# Problems with Fritschi Freerides



## BrianK (Feb 3, 2005)

I've never seen it but I have heard of freerides doing this. I heard a story of a guy landing a 30' cliff and they came undone and he tore his quad, they seem to have this problem more than the naxos, but they are lighter. I think he freerides are better for touring, but the naxos are better if you want to ski hard.


----------



## WhiteLightning (Apr 21, 2004)

I've heard that the freerides are better than Naxo for safety of release.


----------



## Mike Harvey (Oct 10, 2003)

I have skied the Freerides in and out of bounds for the last two seasons and have had that accidental release once. I like to huck a little so I have always sort of waited for them to have trouble but they have not. I have not heard any consistant complaints about accidental touring mode issues. I would look at it like if you can make the binding go into touring mode with your ski pole or hand, then once in a while it is possible for it to happen accidentally. I did get a set up for the area this year with alpine bindings just so I did not have to worry about destroying my Freerides but overall I would say they are bomber.


----------



## roper (Jun 3, 2005)

*tour correctly*

The thing is, you gotta make sure your using the right setting while touring, if your hitting the bottom of your heal peice instead using a high enough adjustment, you'll creat a divet, and loosen up the heel peice, make sure your hitting the top of the stops or higher so you don't ruin your bindings.

I saw I guy the other day that was touring this way with his new fritche's and broke his bindings in half in zero creek, he degraded his bindings so bad they had too much play and came loose.
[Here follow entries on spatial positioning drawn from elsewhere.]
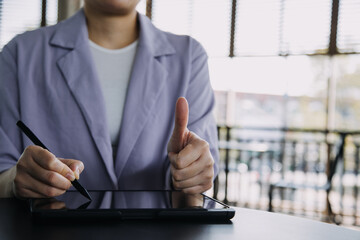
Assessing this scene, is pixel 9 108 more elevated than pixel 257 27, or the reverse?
pixel 257 27

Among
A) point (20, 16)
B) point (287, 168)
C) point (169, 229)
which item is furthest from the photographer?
point (20, 16)

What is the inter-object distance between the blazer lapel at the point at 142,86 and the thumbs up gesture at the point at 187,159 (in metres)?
0.22

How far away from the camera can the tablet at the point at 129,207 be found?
523mm

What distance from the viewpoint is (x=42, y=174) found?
2.05 ft

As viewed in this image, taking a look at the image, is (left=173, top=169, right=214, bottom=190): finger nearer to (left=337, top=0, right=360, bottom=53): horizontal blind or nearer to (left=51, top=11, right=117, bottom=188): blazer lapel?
(left=51, top=11, right=117, bottom=188): blazer lapel

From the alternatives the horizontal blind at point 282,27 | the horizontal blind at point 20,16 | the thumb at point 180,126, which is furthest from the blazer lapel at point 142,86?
the horizontal blind at point 20,16

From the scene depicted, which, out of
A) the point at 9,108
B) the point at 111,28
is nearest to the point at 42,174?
the point at 9,108

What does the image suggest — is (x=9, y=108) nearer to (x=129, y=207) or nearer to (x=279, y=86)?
(x=129, y=207)

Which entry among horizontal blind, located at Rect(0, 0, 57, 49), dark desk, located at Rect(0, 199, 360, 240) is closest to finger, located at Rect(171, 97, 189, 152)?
dark desk, located at Rect(0, 199, 360, 240)

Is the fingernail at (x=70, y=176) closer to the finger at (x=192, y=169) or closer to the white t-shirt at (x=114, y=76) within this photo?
the finger at (x=192, y=169)

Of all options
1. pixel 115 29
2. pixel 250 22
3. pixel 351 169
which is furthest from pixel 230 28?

Quite the learning experience.


----------



## d.e. (Apr 5, 2005)

You have to make sure the heel piece is mounted correctly.If mounted just a little forward or too far back,when the ski flexes it will pop out. I've mounted skis with Fritschi's and mounted them about a eigth of an inch to far forward and had problems.I have two pairs of skis where the heel piece is mounted correctly and haven't had any problems.If the wings that hold the arm down in ski mode on the heel piece and the wings on arm are flush the heel piece is too far forward.I've seen have other skiers experience the same problem.Definitely check with a shop before you start ripping your ski's apart.Hope this helps.


----------